El comandante se le acercó, frotó el aro con los dedos y lo soltó de nuevo sobre el pecho de Cronista.
– Puedes quedártelo. Yo nunca me meto entre un hombre y su religión -dijo. Vació la bolsa en una mano y se sonrió mientras tocaba las monedas con un dedo-. La profesión de escribano está mejor pagada de lo que yo creía -comentó mientras empezaba a repartir las monedas entre sus hombres.
– ¿Le importaría mucho dejarme un penique o dos? -preguntó Cronista-. Lo justo para pagar un par de comidas calientes.
Los seis hombres se volvieron y miraron a Cronista como si no pudieran dar crédito a lo que acababan de oír.
El comandante rió.
– ¡Por el cuerpo de Dios! Los tienes bien puestos, ¿eh? -Había un deje de respeto en su voz.
– Parece usted una persona razonable -replicó Cronista encogiéndose de hombros-. Y todos necesitamos comer para vivir.
El jefe del grupo sonrió abiertamente por primera vez.

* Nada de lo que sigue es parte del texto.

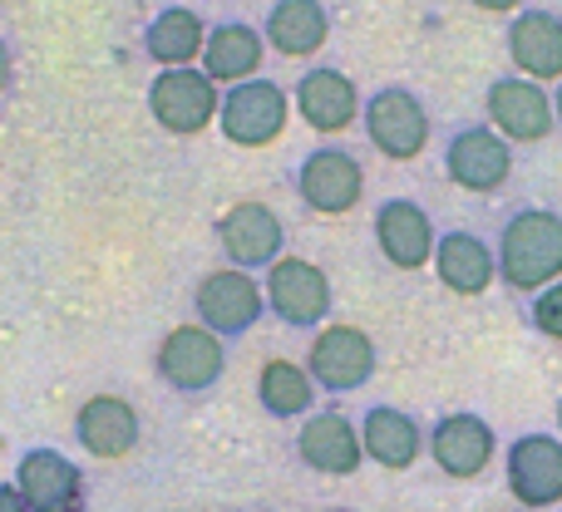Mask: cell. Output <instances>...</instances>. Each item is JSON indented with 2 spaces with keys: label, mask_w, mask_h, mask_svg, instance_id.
Returning <instances> with one entry per match:
<instances>
[{
  "label": "cell",
  "mask_w": 562,
  "mask_h": 512,
  "mask_svg": "<svg viewBox=\"0 0 562 512\" xmlns=\"http://www.w3.org/2000/svg\"><path fill=\"white\" fill-rule=\"evenodd\" d=\"M375 247L395 271H425V266H435L439 232L419 203H409V197H385V203L375 207Z\"/></svg>",
  "instance_id": "e0dca14e"
},
{
  "label": "cell",
  "mask_w": 562,
  "mask_h": 512,
  "mask_svg": "<svg viewBox=\"0 0 562 512\" xmlns=\"http://www.w3.org/2000/svg\"><path fill=\"white\" fill-rule=\"evenodd\" d=\"M291 109L301 114V124L316 128V134H346L350 124H360V109H366V99H360L356 79L346 75V69L336 65H311L306 75L296 79V89H291Z\"/></svg>",
  "instance_id": "4fadbf2b"
},
{
  "label": "cell",
  "mask_w": 562,
  "mask_h": 512,
  "mask_svg": "<svg viewBox=\"0 0 562 512\" xmlns=\"http://www.w3.org/2000/svg\"><path fill=\"white\" fill-rule=\"evenodd\" d=\"M296 197L311 207L316 217H346L360 207L366 197V168L350 148H311L296 163Z\"/></svg>",
  "instance_id": "9c48e42d"
},
{
  "label": "cell",
  "mask_w": 562,
  "mask_h": 512,
  "mask_svg": "<svg viewBox=\"0 0 562 512\" xmlns=\"http://www.w3.org/2000/svg\"><path fill=\"white\" fill-rule=\"evenodd\" d=\"M445 173H449V183L464 187V193L488 197V193H498V187L514 178V144L498 138L488 124H469V128H459V134L449 138Z\"/></svg>",
  "instance_id": "7c38bea8"
},
{
  "label": "cell",
  "mask_w": 562,
  "mask_h": 512,
  "mask_svg": "<svg viewBox=\"0 0 562 512\" xmlns=\"http://www.w3.org/2000/svg\"><path fill=\"white\" fill-rule=\"evenodd\" d=\"M498 281L514 291H543L562 281V217L548 207H524L498 232Z\"/></svg>",
  "instance_id": "6da1fadb"
},
{
  "label": "cell",
  "mask_w": 562,
  "mask_h": 512,
  "mask_svg": "<svg viewBox=\"0 0 562 512\" xmlns=\"http://www.w3.org/2000/svg\"><path fill=\"white\" fill-rule=\"evenodd\" d=\"M553 114H558V124H562V79H558V94H553Z\"/></svg>",
  "instance_id": "4dcf8cb0"
},
{
  "label": "cell",
  "mask_w": 562,
  "mask_h": 512,
  "mask_svg": "<svg viewBox=\"0 0 562 512\" xmlns=\"http://www.w3.org/2000/svg\"><path fill=\"white\" fill-rule=\"evenodd\" d=\"M0 512H30V508L20 503V493H15V488H0Z\"/></svg>",
  "instance_id": "f546056e"
},
{
  "label": "cell",
  "mask_w": 562,
  "mask_h": 512,
  "mask_svg": "<svg viewBox=\"0 0 562 512\" xmlns=\"http://www.w3.org/2000/svg\"><path fill=\"white\" fill-rule=\"evenodd\" d=\"M291 124V94L277 79H247V84L223 89L217 128L233 148H272Z\"/></svg>",
  "instance_id": "8992f818"
},
{
  "label": "cell",
  "mask_w": 562,
  "mask_h": 512,
  "mask_svg": "<svg viewBox=\"0 0 562 512\" xmlns=\"http://www.w3.org/2000/svg\"><path fill=\"white\" fill-rule=\"evenodd\" d=\"M75 439L89 458L114 464V458H128L138 448L144 419H138V409L128 405L124 395H89L85 405L75 409Z\"/></svg>",
  "instance_id": "ac0fdd59"
},
{
  "label": "cell",
  "mask_w": 562,
  "mask_h": 512,
  "mask_svg": "<svg viewBox=\"0 0 562 512\" xmlns=\"http://www.w3.org/2000/svg\"><path fill=\"white\" fill-rule=\"evenodd\" d=\"M20 503L30 512H79L85 508V474L75 468V458H65L59 448H25L15 464Z\"/></svg>",
  "instance_id": "5bb4252c"
},
{
  "label": "cell",
  "mask_w": 562,
  "mask_h": 512,
  "mask_svg": "<svg viewBox=\"0 0 562 512\" xmlns=\"http://www.w3.org/2000/svg\"><path fill=\"white\" fill-rule=\"evenodd\" d=\"M484 109H488V128H494L498 138H508V144H543V138L558 128L553 94L524 75L494 79Z\"/></svg>",
  "instance_id": "8fae6325"
},
{
  "label": "cell",
  "mask_w": 562,
  "mask_h": 512,
  "mask_svg": "<svg viewBox=\"0 0 562 512\" xmlns=\"http://www.w3.org/2000/svg\"><path fill=\"white\" fill-rule=\"evenodd\" d=\"M154 369L178 395H207L227 375V340L213 335L207 326H198V320H183V326H173L158 340Z\"/></svg>",
  "instance_id": "3957f363"
},
{
  "label": "cell",
  "mask_w": 562,
  "mask_h": 512,
  "mask_svg": "<svg viewBox=\"0 0 562 512\" xmlns=\"http://www.w3.org/2000/svg\"><path fill=\"white\" fill-rule=\"evenodd\" d=\"M360 128H366L370 148H375L380 158H390V163H415L429 148V134H435L425 99L405 84L375 89V94L366 99V109H360Z\"/></svg>",
  "instance_id": "7a4b0ae2"
},
{
  "label": "cell",
  "mask_w": 562,
  "mask_h": 512,
  "mask_svg": "<svg viewBox=\"0 0 562 512\" xmlns=\"http://www.w3.org/2000/svg\"><path fill=\"white\" fill-rule=\"evenodd\" d=\"M508 59L533 84H558L562 79V15L553 10H518L508 20Z\"/></svg>",
  "instance_id": "ffe728a7"
},
{
  "label": "cell",
  "mask_w": 562,
  "mask_h": 512,
  "mask_svg": "<svg viewBox=\"0 0 562 512\" xmlns=\"http://www.w3.org/2000/svg\"><path fill=\"white\" fill-rule=\"evenodd\" d=\"M296 458L321 478H350L366 464V444H360V424H350L336 409L306 414L296 429Z\"/></svg>",
  "instance_id": "2e32d148"
},
{
  "label": "cell",
  "mask_w": 562,
  "mask_h": 512,
  "mask_svg": "<svg viewBox=\"0 0 562 512\" xmlns=\"http://www.w3.org/2000/svg\"><path fill=\"white\" fill-rule=\"evenodd\" d=\"M262 39L281 59H311L330 39V10L321 0H272L262 20Z\"/></svg>",
  "instance_id": "603a6c76"
},
{
  "label": "cell",
  "mask_w": 562,
  "mask_h": 512,
  "mask_svg": "<svg viewBox=\"0 0 562 512\" xmlns=\"http://www.w3.org/2000/svg\"><path fill=\"white\" fill-rule=\"evenodd\" d=\"M262 59H267V39L257 25L247 20H217L207 25V45H203V69L217 89H233V84H247V79L262 75Z\"/></svg>",
  "instance_id": "44dd1931"
},
{
  "label": "cell",
  "mask_w": 562,
  "mask_h": 512,
  "mask_svg": "<svg viewBox=\"0 0 562 512\" xmlns=\"http://www.w3.org/2000/svg\"><path fill=\"white\" fill-rule=\"evenodd\" d=\"M10 79H15V55H10V45L0 39V94L10 89Z\"/></svg>",
  "instance_id": "f1b7e54d"
},
{
  "label": "cell",
  "mask_w": 562,
  "mask_h": 512,
  "mask_svg": "<svg viewBox=\"0 0 562 512\" xmlns=\"http://www.w3.org/2000/svg\"><path fill=\"white\" fill-rule=\"evenodd\" d=\"M425 448L439 474L454 478V483H469V478L488 474V464H494V454H498V434H494V424L479 414H445L429 429Z\"/></svg>",
  "instance_id": "9a60e30c"
},
{
  "label": "cell",
  "mask_w": 562,
  "mask_h": 512,
  "mask_svg": "<svg viewBox=\"0 0 562 512\" xmlns=\"http://www.w3.org/2000/svg\"><path fill=\"white\" fill-rule=\"evenodd\" d=\"M474 10H484V15H518L524 10V0H469Z\"/></svg>",
  "instance_id": "83f0119b"
},
{
  "label": "cell",
  "mask_w": 562,
  "mask_h": 512,
  "mask_svg": "<svg viewBox=\"0 0 562 512\" xmlns=\"http://www.w3.org/2000/svg\"><path fill=\"white\" fill-rule=\"evenodd\" d=\"M533 326L538 335L562 340V281H553V286H543L533 296Z\"/></svg>",
  "instance_id": "4316f807"
},
{
  "label": "cell",
  "mask_w": 562,
  "mask_h": 512,
  "mask_svg": "<svg viewBox=\"0 0 562 512\" xmlns=\"http://www.w3.org/2000/svg\"><path fill=\"white\" fill-rule=\"evenodd\" d=\"M375 365H380L375 340H370L360 326L326 320V326L311 335L306 375L316 379V389H326V395H350V389H366L370 375H375Z\"/></svg>",
  "instance_id": "52a82bcc"
},
{
  "label": "cell",
  "mask_w": 562,
  "mask_h": 512,
  "mask_svg": "<svg viewBox=\"0 0 562 512\" xmlns=\"http://www.w3.org/2000/svg\"><path fill=\"white\" fill-rule=\"evenodd\" d=\"M217 247H223L227 266L267 271L272 261L286 257V227H281V217L272 213V203L243 197V203H233L217 217Z\"/></svg>",
  "instance_id": "30bf717a"
},
{
  "label": "cell",
  "mask_w": 562,
  "mask_h": 512,
  "mask_svg": "<svg viewBox=\"0 0 562 512\" xmlns=\"http://www.w3.org/2000/svg\"><path fill=\"white\" fill-rule=\"evenodd\" d=\"M336 512H350V508H336Z\"/></svg>",
  "instance_id": "d6a6232c"
},
{
  "label": "cell",
  "mask_w": 562,
  "mask_h": 512,
  "mask_svg": "<svg viewBox=\"0 0 562 512\" xmlns=\"http://www.w3.org/2000/svg\"><path fill=\"white\" fill-rule=\"evenodd\" d=\"M207 45V20L193 5H164L154 20L144 25V55L158 69H183L198 65Z\"/></svg>",
  "instance_id": "d4e9b609"
},
{
  "label": "cell",
  "mask_w": 562,
  "mask_h": 512,
  "mask_svg": "<svg viewBox=\"0 0 562 512\" xmlns=\"http://www.w3.org/2000/svg\"><path fill=\"white\" fill-rule=\"evenodd\" d=\"M360 444H366V458L375 468H390V474H405V468L419 464L429 434L415 424V414L395 405H370L366 419H360Z\"/></svg>",
  "instance_id": "7402d4cb"
},
{
  "label": "cell",
  "mask_w": 562,
  "mask_h": 512,
  "mask_svg": "<svg viewBox=\"0 0 562 512\" xmlns=\"http://www.w3.org/2000/svg\"><path fill=\"white\" fill-rule=\"evenodd\" d=\"M508 493L524 508H558L562 503V439L524 434L508 448Z\"/></svg>",
  "instance_id": "d6986e66"
},
{
  "label": "cell",
  "mask_w": 562,
  "mask_h": 512,
  "mask_svg": "<svg viewBox=\"0 0 562 512\" xmlns=\"http://www.w3.org/2000/svg\"><path fill=\"white\" fill-rule=\"evenodd\" d=\"M217 109H223V89H217L198 65L158 69L154 84H148V114H154V124L173 138H198L203 128H213Z\"/></svg>",
  "instance_id": "277c9868"
},
{
  "label": "cell",
  "mask_w": 562,
  "mask_h": 512,
  "mask_svg": "<svg viewBox=\"0 0 562 512\" xmlns=\"http://www.w3.org/2000/svg\"><path fill=\"white\" fill-rule=\"evenodd\" d=\"M435 276L449 296H484L498 281V252L479 232H445L435 247Z\"/></svg>",
  "instance_id": "cb8c5ba5"
},
{
  "label": "cell",
  "mask_w": 562,
  "mask_h": 512,
  "mask_svg": "<svg viewBox=\"0 0 562 512\" xmlns=\"http://www.w3.org/2000/svg\"><path fill=\"white\" fill-rule=\"evenodd\" d=\"M193 316L223 340H243L257 320L267 316V291L252 271L243 266H213L193 286Z\"/></svg>",
  "instance_id": "5b68a950"
},
{
  "label": "cell",
  "mask_w": 562,
  "mask_h": 512,
  "mask_svg": "<svg viewBox=\"0 0 562 512\" xmlns=\"http://www.w3.org/2000/svg\"><path fill=\"white\" fill-rule=\"evenodd\" d=\"M262 291H267V310L291 330H321L330 316V276L306 257H281L267 266L262 276Z\"/></svg>",
  "instance_id": "ba28073f"
},
{
  "label": "cell",
  "mask_w": 562,
  "mask_h": 512,
  "mask_svg": "<svg viewBox=\"0 0 562 512\" xmlns=\"http://www.w3.org/2000/svg\"><path fill=\"white\" fill-rule=\"evenodd\" d=\"M558 434H562V405H558Z\"/></svg>",
  "instance_id": "1f68e13d"
},
{
  "label": "cell",
  "mask_w": 562,
  "mask_h": 512,
  "mask_svg": "<svg viewBox=\"0 0 562 512\" xmlns=\"http://www.w3.org/2000/svg\"><path fill=\"white\" fill-rule=\"evenodd\" d=\"M257 399L272 419H306L316 405V379L301 360H262L257 369Z\"/></svg>",
  "instance_id": "484cf974"
}]
</instances>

– Esa es una apreciación que no puedo discutir. -Cogió dos peniques y los blandió un momento antes de ponerlos de nuevo en la bolsa de Cronista-. Aquí tienes un par de peniques, por tu par de huevos. -Le lanzó la bolsa a Cronista y guardó la bonita camisa de color azul real en sus alforjas.
– Gracias, señor -dijo Cronista-. Quizá le interese saber que esa botella que ha cogido uno de sus hombres contiene alcohol de madera que utilizo para limpiar mis plumas. Si se lo bebe le sentará mal.